Work required
Can the data below be set down again exactly, line for line?

[Material for this exercise]

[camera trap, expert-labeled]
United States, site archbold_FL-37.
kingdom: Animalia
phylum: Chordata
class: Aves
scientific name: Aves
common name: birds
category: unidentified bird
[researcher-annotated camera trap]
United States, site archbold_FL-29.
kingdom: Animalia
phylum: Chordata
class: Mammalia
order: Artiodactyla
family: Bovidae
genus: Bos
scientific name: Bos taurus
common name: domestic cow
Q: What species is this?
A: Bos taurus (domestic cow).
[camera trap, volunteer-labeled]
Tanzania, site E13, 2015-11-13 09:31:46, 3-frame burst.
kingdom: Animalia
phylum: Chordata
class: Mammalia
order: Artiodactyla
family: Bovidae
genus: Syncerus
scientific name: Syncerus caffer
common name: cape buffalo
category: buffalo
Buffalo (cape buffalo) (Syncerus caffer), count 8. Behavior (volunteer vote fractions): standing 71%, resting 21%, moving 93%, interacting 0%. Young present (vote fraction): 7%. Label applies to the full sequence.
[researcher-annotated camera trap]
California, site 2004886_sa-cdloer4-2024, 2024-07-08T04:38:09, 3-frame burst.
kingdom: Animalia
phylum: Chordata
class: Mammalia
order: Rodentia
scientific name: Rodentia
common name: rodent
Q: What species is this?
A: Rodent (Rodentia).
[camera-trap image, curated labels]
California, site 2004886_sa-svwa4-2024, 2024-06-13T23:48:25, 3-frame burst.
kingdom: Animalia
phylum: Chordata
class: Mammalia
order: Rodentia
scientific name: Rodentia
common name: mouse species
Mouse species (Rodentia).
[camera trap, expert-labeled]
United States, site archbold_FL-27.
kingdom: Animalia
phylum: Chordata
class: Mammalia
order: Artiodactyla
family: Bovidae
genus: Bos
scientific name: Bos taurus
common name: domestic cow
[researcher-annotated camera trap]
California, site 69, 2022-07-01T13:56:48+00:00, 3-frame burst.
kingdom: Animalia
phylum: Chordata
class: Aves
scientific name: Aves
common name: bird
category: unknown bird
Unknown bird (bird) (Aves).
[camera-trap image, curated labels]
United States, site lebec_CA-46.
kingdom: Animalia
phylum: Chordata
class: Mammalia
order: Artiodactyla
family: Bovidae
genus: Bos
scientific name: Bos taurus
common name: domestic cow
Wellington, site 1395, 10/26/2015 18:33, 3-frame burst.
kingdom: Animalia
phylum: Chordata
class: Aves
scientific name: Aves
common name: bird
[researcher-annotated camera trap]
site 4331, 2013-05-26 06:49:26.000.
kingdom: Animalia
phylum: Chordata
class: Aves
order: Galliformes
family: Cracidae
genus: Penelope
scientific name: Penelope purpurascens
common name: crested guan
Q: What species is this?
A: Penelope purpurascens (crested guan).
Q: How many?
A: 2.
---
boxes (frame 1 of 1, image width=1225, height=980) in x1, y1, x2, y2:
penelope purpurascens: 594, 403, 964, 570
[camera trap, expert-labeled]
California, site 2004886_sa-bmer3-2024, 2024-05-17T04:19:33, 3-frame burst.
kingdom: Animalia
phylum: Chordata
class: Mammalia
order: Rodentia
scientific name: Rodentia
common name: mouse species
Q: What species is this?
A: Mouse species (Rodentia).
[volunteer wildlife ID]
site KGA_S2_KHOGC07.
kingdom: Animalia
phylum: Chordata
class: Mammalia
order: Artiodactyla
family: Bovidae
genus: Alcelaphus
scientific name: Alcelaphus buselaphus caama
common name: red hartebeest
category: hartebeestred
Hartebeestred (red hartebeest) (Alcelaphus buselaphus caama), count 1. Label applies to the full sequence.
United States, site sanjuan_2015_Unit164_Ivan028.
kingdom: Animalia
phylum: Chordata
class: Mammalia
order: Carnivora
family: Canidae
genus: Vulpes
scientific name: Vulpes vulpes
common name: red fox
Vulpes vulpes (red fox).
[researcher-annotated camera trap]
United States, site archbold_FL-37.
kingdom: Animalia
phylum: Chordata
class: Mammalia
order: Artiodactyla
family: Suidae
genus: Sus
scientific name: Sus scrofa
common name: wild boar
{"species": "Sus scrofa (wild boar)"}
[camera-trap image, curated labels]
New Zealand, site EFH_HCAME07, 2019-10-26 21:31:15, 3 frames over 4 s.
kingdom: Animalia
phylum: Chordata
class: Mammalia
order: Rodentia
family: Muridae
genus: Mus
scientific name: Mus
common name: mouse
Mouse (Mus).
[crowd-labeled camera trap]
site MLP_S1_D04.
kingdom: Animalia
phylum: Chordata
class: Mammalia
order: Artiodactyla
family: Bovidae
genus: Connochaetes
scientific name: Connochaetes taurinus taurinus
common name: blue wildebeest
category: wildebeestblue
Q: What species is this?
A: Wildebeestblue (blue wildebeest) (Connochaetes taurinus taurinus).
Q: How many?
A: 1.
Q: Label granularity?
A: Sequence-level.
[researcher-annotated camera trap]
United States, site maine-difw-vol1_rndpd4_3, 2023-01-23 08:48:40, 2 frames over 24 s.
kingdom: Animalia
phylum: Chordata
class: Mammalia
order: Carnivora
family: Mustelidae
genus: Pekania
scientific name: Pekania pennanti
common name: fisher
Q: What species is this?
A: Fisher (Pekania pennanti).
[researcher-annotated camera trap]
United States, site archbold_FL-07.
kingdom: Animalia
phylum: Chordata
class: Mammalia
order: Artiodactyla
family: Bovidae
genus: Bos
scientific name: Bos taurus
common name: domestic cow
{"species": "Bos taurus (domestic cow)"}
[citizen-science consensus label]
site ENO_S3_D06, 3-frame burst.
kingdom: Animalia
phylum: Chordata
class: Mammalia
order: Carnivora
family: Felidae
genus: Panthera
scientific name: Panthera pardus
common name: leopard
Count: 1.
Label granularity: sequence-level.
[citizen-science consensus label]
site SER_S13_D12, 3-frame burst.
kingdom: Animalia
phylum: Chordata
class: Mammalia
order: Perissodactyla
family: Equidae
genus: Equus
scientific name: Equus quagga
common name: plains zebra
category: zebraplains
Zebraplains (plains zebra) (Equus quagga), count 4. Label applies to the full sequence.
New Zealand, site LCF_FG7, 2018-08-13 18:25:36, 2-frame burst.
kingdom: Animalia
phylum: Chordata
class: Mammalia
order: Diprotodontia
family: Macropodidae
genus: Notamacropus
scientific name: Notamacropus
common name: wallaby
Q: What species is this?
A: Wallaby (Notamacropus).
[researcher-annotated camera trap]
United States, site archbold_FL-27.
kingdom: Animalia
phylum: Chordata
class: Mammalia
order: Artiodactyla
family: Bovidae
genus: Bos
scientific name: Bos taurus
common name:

[/Material for this exercise]

Task response
[camera trap, expert-labeled]
United States, site archbold_FL-37.
kingdom: Animalia
phylum: Chordata
class: Aves
scientific name: Aves
common name: birds
category: unidentified bird
[researcher-annotated camera trap]
United States, site archbold_FL-29.
kingdom: Animalia
phylum: Chordata
class: Mammalia
order: Artiodactyla
family: Bovidae
genus: Bos
scientific name: Bos taurus
common name: domestic cow
Q: What species is this?
A: Bos taurus (domestic cow).
[camera trap, volunteer-labeled]
Tanzania, site E13, 2015-11-13 09:31:46, 3-frame burst.
kingdom: Animalia
phylum: Chordata
class: Mammalia
order: Artiodactyla
family: Bovidae
genus: Syncerus
scientific name: Syncerus caffer
common name: cape buffalo
category: buffalo
Buffalo (cape buffalo) (Syncerus caffer), count 8. Behavior (volunteer vote fractions): standing 71%, resting 21%, moving 93%, interacting 0%. Young present (vote fraction): 7%. Label applies to the full sequence.
[researcher-annotated camera trap]
California, site 2004886_sa-cdloer4-2024, 2024-07-08T04:38:09, 3-frame burst.
kingdom: Animalia
phylum: Chordata
class: Mammalia
order: Rodentia
scientific name: Rodentia
common name: rodent
Q: What species is this?
A: Rodent (Rodentia).
[camera-trap image, curated labels]
California, site 2004886_sa-svwa4-2024, 2024-06-13T23:48:25, 3-frame burst.
kingdom: Animalia
phylum: Chordata
class: Mammalia
order: Rodentia
scientific name: Rodentia
common name: mouse species
Mouse species (Rodentia).
[camera trap, expert-labeled]
United States, site archbold_FL-27.
kingdom: Animalia
phylum: Chordata
class: Mammalia
order: Artiodactyla
family: Bovidae
genus: Bos
scientific name: Bos taurus
common name: domestic cow
[researcher-annotated camera trap]
California, site 69, 2022-07-01T13:56:48+00:00, 3-frame burst.
kingdom: Animalia
phylum: Chordata
class: Aves
scientific name: Aves
common name: bird
category: unknown bird
Unknown bird (bird) (Aves).
[camera-trap image, curated labels]
United States, site lebec_CA-46.
kingdom: Animalia
phylum: Chordata
class: Mammalia
order: Artiodactyla
family: Bovidae
genus: Bos
scientific name: Bos taurus
common name: domestic cow
Wellington, site 1395, 10/26/2015 18:33, 3-frame burst.
kingdom: Animalia
phylum: Chordata
class: Aves
scientific name: Aves
common name: bird
[researcher-annotated camera trap]
site 4331, 2013-05-26 06:49:26.000.
kingdom: Animalia
phylum: Chordata
class: Aves
order: Galliformes
family: Cracidae
genus: Penelope
scientific name: Penelope purpurascens
common name: crested guan
Q: What species is this?
A: Penelope purpurascens (crested guan).
Q: How many?
A: 2.
---
boxes (frame 1 of 1, image width=1225, height=980) in x1, y1, x2, y2:
penelope purpurascens: 594, 403, 964, 570
[camera trap, expert-labeled]
California, site 2004886_sa-bmer3-2024, 2024-05-17T04:19:33, 3-frame burst.
kingdom: Animalia
phylum: Chordata
class: Mammalia
order: Rodentia
scientific name: Rodentia
common name: mouse species
Q: What species is this?
A: Mouse species (Rodentia).
[volunteer wildlife ID]
site KGA_S2_KHOGC07.
kingdom: Animalia
phylum: Chordata
class: Mammalia
order: Artiodactyla
family: Bovidae
genus: Alcelaphus
scientific name: Alcelaphus buselaphus caama
common name: red hartebeest
category: hartebeestred
Hartebeestred (red hartebeest) (Alcelaphus buselaphus caama), count 1. Label applies to the full sequence.
United States, site sanjuan_2015_Unit164_Ivan028.
kingdom: Animalia
phylum: Chordata
class: Mammalia
order: Carnivora
family: Canidae
genus: Vulpes
scientific name: Vulpes vulpes
common name: red fox
Vulpes vulpes (red fox).
[researcher-annotated camera trap]
United States, site archbold_FL-37.
kingdom: Animalia
phylum: Chordata
class: Mammalia
order: Artiodactyla
family: Suidae
genus: Sus
scientific name: Sus scrofa
common name: wild boar
{"species": "Sus scrofa (wild boar)"}
[camera-trap image, curated labels]
New Zealand, site EFH_HCAME07, 2019-10-26 21:31:15, 3 frames over 4 s.
kingdom: Animalia
phylum: Chordata
class: Mammalia
order: Rodentia
family: Muridae
genus: Mus
scientific name: Mus
common name: mouse
Mouse (Mus).
[crowd-labeled camera trap]
site MLP_S1_D04.
kingdom: Animalia
phylum: Chordata
class: Mammalia
order: Artiodactyla
family: Bovidae
genus: Connochaetes
scientific name: Connochaetes taurinus taurinus
common name: blue wildebeest
category: wildebeestblue
Q: What species is this?
A: Wildebeestblue (blue wildebeest) (Connochaetes taurinus taurinus).
Q: How many?
A: 1.
Q: Label granularity?
A: Sequence-level.
[researcher-annotated camera trap]
United States, site maine-difw-vol1_rndpd4_3, 2023-01-23 08:48:40, 2 frames over 24 s.
kingdom: Animalia
phylum: Chordata
class: Mammalia
order: Carnivora
family: Mustelidae
genus: Pekania
scientific name: Pekania pennanti
common name: fisher
Q: What species is this?
A: Fisher (Pekania pennanti).
[researcher-annotated camera trap]
United States, site archbold_FL-07.
kingdom: Animalia
phylum: Chordata
class: Mammalia
order: Artiodactyla
family: Bovidae
genus: Bos
scientific name: Bos taurus
common name: domestic cow
{"species": "Bos taurus (domestic cow)"}
[citizen-science consensus label]
site ENO_S3_D06, 3-frame burst.
kingdom: Animalia
phylum: Chordata
class: Mammalia
order: Carnivora
family: Felidae
genus: Panthera
scientific name: Panthera pardus
common name: leopard
Count: 1.
Label granularity: sequence-level.
[citizen-science consensus label]
site SER_S13_D12, 3-frame burst.
kingdom: Animalia
phylum: Chordata
class: Mammalia
order: Perissodactyla
family: Equidae
genus: Equus
scientific name: Equus quagga
common name: plains zebra
category: zebraplains
Zebraplains (plains zebra) (Equus quagga), count 4. Label applies to the full sequence.
New Zealand, site LCF_FG7, 2018-08-13 18:25:36, 2-frame burst.
kingdom: Animalia
phylum: Chordata
class: Mammalia
order: Diprotodontia
family: Macropodidae
genus: Notamacropus
scientific name: Notamacropus
common name: wallaby
Q: What species is this?
A: Wallaby (Notamacropus).
[researcher-annotated camera trap]
United States, site archbold_FL-27.
kingdom: Animalia
phylum: Chordata
class: Mammalia
order: Artiodactyla
family: Bovidae
genus: Bos
scientific name: Bos taurus
common name:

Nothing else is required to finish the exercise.